AUSZUG
□ □ □

Fahrradklau: 96 von 100 Rädern bleiben in Berlin weg

Die Sommerferien stehen vor der Tür und damit die beste Zeit für Fahrradfahrer. Doch heiß laufen sich nicht nur die Radfahrer selber, sondern ebenso unerwünschte Trittbrettfahrer: Die Fahrraddiebe. Für sie beginnt jetzt die wichtigste Zeit des Jahres.

Bild: billiger.de
Der lange Schatten der Fahrradmafia überzieht Deutschland.

Denn im Sommer werden in Deutschland so viele Räder gestohlen, wie sonst nie. Kein Wunder: In lauen Sommernächten oder im heiß-schwülen Getümmel der Stadt hat kaum einer Nerven, sich um seltsame Gestalten zu kümmern, die mit riesigen Bolzenschneidern oder Akku-Flex bewaffnet aus Hinterhöfen, Kellern oder üblichen Fahrradstellplätzen die Räder entwenden.

Fast ein Viertel aller Fahrraddiebstähle entfallen auf nur zwei Sommermonate – Juni und Juli. Im Jahr 2015 waren es insgesamt 335.174 gestohlene Fahrräder. Alleine 233.444 davon entfallen auf die 160 größten deutschen Städte und Landkreise. Grund genug für das Verbraucherportal für Preisvergleiche, billiger.de (2,98 Mio. Nutzer lt. AGOF 02/2016), sich die Szene in einer Städte-Studie näher anzuschauen. Auffallend: die dürftige Aufklärungsquote. Sie liegt im Schnitt bei gerade einmal dünnen 9,1%. Das bedeutet: 9 von 10 gestohlenen Fahrrädern bleiben verschwunden.

Dabei ist Fahrraddiebstahl kein Bagatell-Delikt und für die Täter äußerst einträglich: Denn der Schaden wird pro Jahr auf 160 Millionen Euro geschätzt. Geld, das die Diebe zum Großteil als Umsatz für sich verbuchen können. Denn Tausende der Räder werden auf dem Schwarzmarkt oder dreist über den normalen Fahrradhandel weiterverkauft – oft in anderen Städten oder Ländern, damit es nicht so auffällt.

Das Geschäft mit den gestohlenen Fahrrädern läuft gut

Ganz oben im Straftaten-Ranking findet sich Münster mit 1.719 gestohlenen Rädern pro 100.000 Einwohner (absolut: 5.193, plus 670 gegenüber 2014). Immerhin belegt Sachsen-Anhalts Magdeburg deutschlandweit den zweiten Platz der Klau-Hochburgen. So wurden hier 1.514 „Bikes“ je 100.000 Einwohner von Langfingern und organisierten Banden entwendet – so viele wie fast nirgends in Deutschland. Absolut entspricht dies 3.517 entwendeten Rädern.

□ □ □

DATEN
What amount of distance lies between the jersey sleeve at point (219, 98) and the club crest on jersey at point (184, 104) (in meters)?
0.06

□ □ □

DEINE AUFGABE
Schreib aus dem Auszug über Fahrraddiebstahl den Abschnitt von „Die Sommerferien stehen“ bis „Zeit des Jahres.“ wortgetreu ab.

ERGEBNIS
Die Sommerferien stehen vor der Tür und damit die beste Zeit für Fahrradfahrer. Doch heiß laufen sich nicht nur die Radfahrer selber, sondern ebenso unerwünschte Trittbrettfahrer: Die Fahrraddiebe. Für sie beginnt jetzt die wichtigste Zeit des Jahres.